**短い課題 1:**
空間データの行のうち、「From the camera's」を含む行から「120 centimetres」を含む行までを、空行を除いて番号付きリストとして示してください。
**短い課題 2:**
『草上の昼食』の解説文を、最後の一文の後から書き継いでください。

**抜粋箇所:**
________________
1996年に『蛇を踏む』で第115回芥川賞を受賞し、その後も中年女性と初老の男性の恋を描いた『センセイの鞄』がベストセラーとなり、数々の文学賞を獲得しました。2019年には、その功績がたたえられて紫綬褒章(しじゅほうしょう)を受章しました。
『草上の昼食』のあらすじ
登場人物紹介
わたし
主人公。305号室のくまと親しい。
くま
里帰りしたことをきっかけに
『草上の昼食』の内容
この先、川上弘美『草上の昼食』の内容を冒頭から結末まで解説しています。ネタバレを含んでいるためご注意ください。
一言で言うと
共生のほころび
ピクニック
わたしはくまに誘われて久しぶりに散歩に出ました。歩きながら、くまは先日北の方にある里に帰っていたことを明かします。2人はとりとめのない会話をしながら30分以上歩き、錆びた金網に囲まれた草原にたどり着きました。
くまは草原の真ん中あたりで敷物を広げ、持って来た食事を並べます。鮭のソテーオランデーズソースかけや赤ピーマンのロースト、ペンネのカリフラワーソース、いちごのバルサミコ酢かけ…くまは料理を1つずつ紹介しながら敷物の上に出しました。
「お料理はどこで」「自己流です」「上手」「今まで何でも自己流でしたから。学校に入るのも難しいですし」。そこまで聞いて、わたしは学校だけではなく難儀なことは多いだろうと思うのでした。
________________
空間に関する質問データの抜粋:
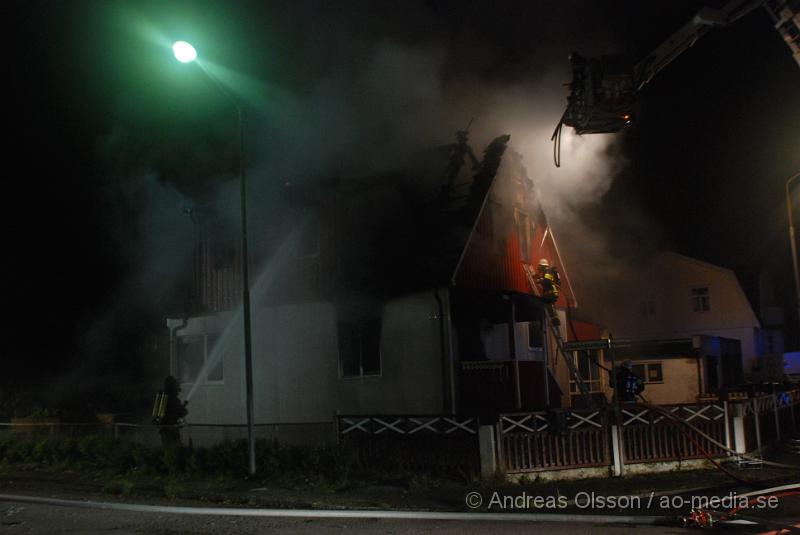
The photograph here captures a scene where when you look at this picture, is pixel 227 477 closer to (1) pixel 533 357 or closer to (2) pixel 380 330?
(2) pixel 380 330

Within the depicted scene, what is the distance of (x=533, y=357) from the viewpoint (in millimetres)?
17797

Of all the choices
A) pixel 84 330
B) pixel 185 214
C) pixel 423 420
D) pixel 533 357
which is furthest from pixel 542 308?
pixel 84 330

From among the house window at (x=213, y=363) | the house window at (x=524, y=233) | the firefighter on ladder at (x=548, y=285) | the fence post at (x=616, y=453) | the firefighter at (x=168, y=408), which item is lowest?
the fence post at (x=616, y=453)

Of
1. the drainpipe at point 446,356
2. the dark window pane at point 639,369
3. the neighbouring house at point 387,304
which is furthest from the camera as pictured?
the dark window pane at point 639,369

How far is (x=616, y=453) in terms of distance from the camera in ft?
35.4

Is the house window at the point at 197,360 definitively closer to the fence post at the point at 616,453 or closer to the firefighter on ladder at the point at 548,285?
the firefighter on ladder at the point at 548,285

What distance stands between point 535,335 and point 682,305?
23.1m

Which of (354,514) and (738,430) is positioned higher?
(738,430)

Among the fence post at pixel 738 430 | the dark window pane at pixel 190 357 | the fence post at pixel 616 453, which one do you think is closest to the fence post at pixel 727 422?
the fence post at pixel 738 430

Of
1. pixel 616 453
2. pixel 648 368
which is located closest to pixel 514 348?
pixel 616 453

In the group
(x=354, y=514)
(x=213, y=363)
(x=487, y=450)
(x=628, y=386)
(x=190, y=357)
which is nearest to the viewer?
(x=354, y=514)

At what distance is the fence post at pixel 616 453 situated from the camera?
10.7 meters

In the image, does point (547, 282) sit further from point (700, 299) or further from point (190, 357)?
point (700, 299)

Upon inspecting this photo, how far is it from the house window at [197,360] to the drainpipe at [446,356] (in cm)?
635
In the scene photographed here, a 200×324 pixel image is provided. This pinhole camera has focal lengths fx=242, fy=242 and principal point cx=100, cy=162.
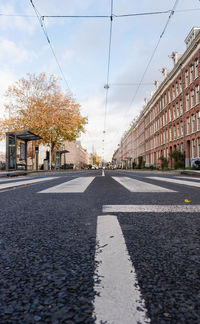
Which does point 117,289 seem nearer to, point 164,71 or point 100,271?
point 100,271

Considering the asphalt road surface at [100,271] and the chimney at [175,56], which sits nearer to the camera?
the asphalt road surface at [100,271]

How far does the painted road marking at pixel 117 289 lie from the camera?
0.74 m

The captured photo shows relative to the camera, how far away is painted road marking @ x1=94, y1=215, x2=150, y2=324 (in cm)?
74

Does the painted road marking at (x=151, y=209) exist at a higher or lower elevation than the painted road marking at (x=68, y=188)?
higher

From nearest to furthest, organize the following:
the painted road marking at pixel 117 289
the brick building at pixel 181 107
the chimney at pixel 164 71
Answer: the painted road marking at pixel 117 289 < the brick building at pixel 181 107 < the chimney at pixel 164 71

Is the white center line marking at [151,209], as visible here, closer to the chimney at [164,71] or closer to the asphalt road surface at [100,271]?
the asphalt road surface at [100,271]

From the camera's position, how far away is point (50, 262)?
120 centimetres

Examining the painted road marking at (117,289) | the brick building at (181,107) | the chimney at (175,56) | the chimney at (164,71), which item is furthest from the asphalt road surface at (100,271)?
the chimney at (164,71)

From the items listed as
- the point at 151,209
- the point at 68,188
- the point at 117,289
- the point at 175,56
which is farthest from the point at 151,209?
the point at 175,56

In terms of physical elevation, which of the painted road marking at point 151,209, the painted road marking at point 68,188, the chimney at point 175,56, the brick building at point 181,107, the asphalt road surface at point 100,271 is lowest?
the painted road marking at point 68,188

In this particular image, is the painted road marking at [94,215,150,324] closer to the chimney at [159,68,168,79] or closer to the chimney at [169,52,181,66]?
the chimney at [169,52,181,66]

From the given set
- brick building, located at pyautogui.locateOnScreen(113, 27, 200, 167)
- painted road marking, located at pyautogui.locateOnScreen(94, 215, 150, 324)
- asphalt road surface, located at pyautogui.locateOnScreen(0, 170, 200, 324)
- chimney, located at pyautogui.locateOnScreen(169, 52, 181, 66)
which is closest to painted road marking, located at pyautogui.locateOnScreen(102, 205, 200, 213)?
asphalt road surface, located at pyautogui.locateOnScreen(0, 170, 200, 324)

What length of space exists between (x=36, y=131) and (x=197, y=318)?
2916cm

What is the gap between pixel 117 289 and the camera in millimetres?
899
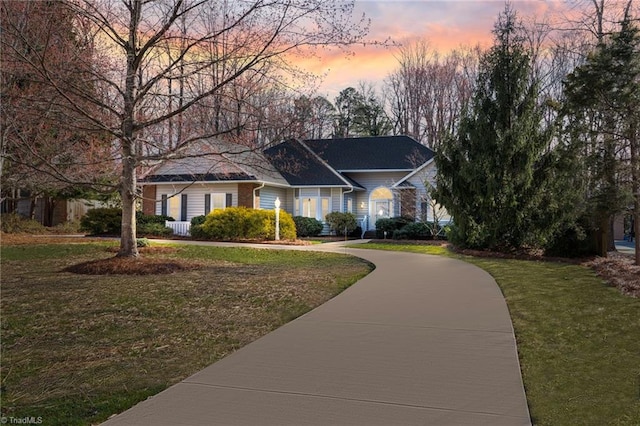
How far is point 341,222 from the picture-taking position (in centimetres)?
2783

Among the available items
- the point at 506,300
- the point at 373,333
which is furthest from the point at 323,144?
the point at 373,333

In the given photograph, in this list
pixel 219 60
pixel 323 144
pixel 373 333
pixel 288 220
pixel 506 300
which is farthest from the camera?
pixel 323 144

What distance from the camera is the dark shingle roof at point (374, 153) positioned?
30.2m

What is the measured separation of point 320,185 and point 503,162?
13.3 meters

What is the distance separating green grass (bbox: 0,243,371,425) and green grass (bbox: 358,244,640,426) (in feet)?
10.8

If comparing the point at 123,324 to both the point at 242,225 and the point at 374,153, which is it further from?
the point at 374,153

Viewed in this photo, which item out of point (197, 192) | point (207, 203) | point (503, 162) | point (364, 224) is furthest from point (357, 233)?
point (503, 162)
________________
**回答 1:**
1. From the camera's position, how far away is point (50, 262)?
2. 120 centimetres

**回答 2:**
荒ぶる本能
そして虻の飛ぶ音を聞くうちにうとうとしていたわたしは、くまの呼びかけに目をさまします。「故郷に帰ることにしました」というくまの言葉に、わたしは驚きました。
わたしが理由をたずねると、くまは考え込んだのちに「結局馴染みきれなかったんでしょう」と言いました。「どうもこのごろいけません。合わせられなくなってきて」「合わせることなんてないのに」「そうでしょうか」。
やがて雨がひとつぶ、ふたつぶと降り出し、空が真っ暗になって遠くでごろごろとなり始めます。くまは傘として持っていたビーチパラソルを「危ないからやめますよ」と言って地面に放り、体でわたしを包むようにしてうずくまりました。
「怖くないですか」と問うくまに、わたしは「少し。少しこわい」と答えます。近くに雷が落ちたと思われる衝撃が走ったと同時に、くまはわたしから身を離して、おおおおおと大きな声で吠えました。
くまはわたしを忘れたかのように獣の声をあげ、わたしはこわい、と思いました。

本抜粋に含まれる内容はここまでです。